Bol ve verimli arazilere sahip bölgemiz 1326 yılında Orhan Gazi tarafından Türk hâkimiyeti altına alınmıştır. Osmanlı Devleti’nin özellikle İstanbul’un Fethi’nden sonra, tüm Anadolu ve Balkanlarda istikrarın sağlaması ve müreffeh bir toplum yaratmasıyla başlayan süreçten Adapazarı ve çevresi de nasibini aldı. Osmanlının çöküş dönemlerine kadar Sakarya bölgesine sulh ve sükûn egemen oldu. Ancak çöküş dönemlerindeki olumsuzluklar Sakarya’yı da olumsuz etkilemiş, özellikle 2. Mahmut dönemindeki Ayanlık sistemi bölgeye de zarar vermiştir.

Öte yandan bu dönemlerde Adapazarı bölgesine, çok önemli miktarda mülteci akını olmuştur. Bu akınları doğuran olaylar, 1853 Kırım Savaşı, 1850-60 arası Şeyh Şamil olayı ve 1877-78 Osmanlı-Rus (93 Harbi) Savaşı’dır. Ayrıca gerek Balkan savaşları, gerekse II. Meşrutiyetin ilanından sonra Bosna-Hersek’in Avusturya’ya geçmesiyle çok sayıda göçmen bölgemize yerleştirilmiştir. Bu göçler, bugünkü Sakarya’nın zengin kültürel varlığının oluşmasına da zemin hazırlamıştır.

CUMHURİYET DÖNEMİ

Arifiye’nin İpek Yolu üzerinde kalması sebebiyle diğer ulaşım yolları da bu güzergâhtan geçmiştir. 1887 yılında tamamlanan İstanbul-Bağdat Demiryolu da ilçemizden geçmektedir. 1899 yılında Adapazarı—Arifiye yolu hizmete girdiğinde ilçemiz tam bir kavşak noktası konumuna gelmiştir. 1923 yılında Lozan Antlaşması’na ek protokol uyarınca Nüfus Mübadeleleri ve Cumhuriyet döneminde çıkarılan İskân Kanunları sonucu Kafkaslardan gelen Müslüman Gürcü, Abaza ve Çerkezlerin yanı sıra Balkanlardan Müslüman Arnavut, Boşnak ve ayrıca Bulgaristan, Romanya ve Kırım’dan gelen soydaşlarımızın yerleşimi ile Bakanlar Kurulunun 14.07.1955 tarih ve 55/211/218 sayılı kararı ile 1580 Sayılı Belediye Kanununun 7’nci maddesine göre, 1956 yılında belediye teşkilatı kurulmuştur.

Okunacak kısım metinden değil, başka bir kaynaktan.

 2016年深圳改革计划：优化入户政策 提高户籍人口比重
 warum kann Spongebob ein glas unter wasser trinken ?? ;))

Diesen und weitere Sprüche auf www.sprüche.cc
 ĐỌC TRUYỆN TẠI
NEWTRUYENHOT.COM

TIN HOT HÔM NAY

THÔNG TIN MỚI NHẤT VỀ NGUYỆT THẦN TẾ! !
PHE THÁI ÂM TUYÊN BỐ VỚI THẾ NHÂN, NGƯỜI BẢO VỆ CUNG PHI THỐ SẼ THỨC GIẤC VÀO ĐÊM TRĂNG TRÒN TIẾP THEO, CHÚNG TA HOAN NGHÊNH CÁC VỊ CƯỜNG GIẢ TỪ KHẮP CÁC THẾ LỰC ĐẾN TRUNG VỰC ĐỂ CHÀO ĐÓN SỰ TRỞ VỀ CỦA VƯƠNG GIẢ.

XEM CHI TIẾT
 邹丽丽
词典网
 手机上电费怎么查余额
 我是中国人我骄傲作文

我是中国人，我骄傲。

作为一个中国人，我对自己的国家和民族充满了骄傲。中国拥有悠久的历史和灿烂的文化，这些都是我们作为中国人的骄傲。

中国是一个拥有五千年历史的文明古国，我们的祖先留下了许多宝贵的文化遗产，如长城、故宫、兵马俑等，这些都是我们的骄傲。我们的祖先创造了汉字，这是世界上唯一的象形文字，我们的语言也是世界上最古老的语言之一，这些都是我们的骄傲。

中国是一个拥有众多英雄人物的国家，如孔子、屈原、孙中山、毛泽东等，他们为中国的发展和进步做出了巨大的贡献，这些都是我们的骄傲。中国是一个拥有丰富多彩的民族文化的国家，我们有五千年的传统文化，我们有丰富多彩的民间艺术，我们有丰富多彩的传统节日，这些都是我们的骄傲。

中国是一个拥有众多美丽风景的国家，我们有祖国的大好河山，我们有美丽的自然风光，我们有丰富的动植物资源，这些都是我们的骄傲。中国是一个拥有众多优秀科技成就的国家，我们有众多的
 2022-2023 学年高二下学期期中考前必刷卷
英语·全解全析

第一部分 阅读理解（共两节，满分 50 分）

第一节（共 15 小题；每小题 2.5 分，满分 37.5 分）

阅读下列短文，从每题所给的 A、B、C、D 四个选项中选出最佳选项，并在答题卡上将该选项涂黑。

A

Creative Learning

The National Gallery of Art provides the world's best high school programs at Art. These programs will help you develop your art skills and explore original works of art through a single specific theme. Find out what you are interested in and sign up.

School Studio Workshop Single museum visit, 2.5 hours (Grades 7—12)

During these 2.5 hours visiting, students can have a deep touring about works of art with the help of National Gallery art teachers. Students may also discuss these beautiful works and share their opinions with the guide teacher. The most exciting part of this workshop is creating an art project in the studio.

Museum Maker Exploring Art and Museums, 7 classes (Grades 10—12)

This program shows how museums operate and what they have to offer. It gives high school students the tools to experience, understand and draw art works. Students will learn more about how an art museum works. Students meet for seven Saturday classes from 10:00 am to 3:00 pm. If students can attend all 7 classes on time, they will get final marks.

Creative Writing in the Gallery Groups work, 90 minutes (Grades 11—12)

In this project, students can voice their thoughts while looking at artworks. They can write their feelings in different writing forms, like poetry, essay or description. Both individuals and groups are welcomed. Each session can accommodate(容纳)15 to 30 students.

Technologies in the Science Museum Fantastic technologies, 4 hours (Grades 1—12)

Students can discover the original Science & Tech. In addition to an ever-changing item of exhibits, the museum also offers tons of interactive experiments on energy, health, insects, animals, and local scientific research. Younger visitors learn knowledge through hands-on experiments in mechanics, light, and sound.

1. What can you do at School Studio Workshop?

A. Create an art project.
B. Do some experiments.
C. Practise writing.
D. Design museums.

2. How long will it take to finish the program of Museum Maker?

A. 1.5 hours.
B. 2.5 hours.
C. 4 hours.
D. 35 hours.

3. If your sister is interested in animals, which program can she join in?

1970’li yıllardan itibaren Karadeniz ve Doğu Anadolu Bölgesinden günümüze kadar yoğun göç yaşanmıştır.

1956 yılından itibaren 2002 yılına kadar Belde Belediyesi olarak hizmet vermiştir.

2002 yılından itibaren 2008 yılına kadar da Sakarya Büyükşehir Belediyesine bağlı alt kademe Belediye olarak kalmıştır.

22.03.2008 gün ve 26824 Sayılı Resmî Gazetede yayımlanarak yürürlüğe giren 5747 Sayılı Büyükşehir Belediyesi Sınırları İçerisinde İlçe Kurulması ve Bazı Kanunlarda Değişiklik Yapılması Hakkında Kanun gereğince Arifiye İlçesi kurulmuştur.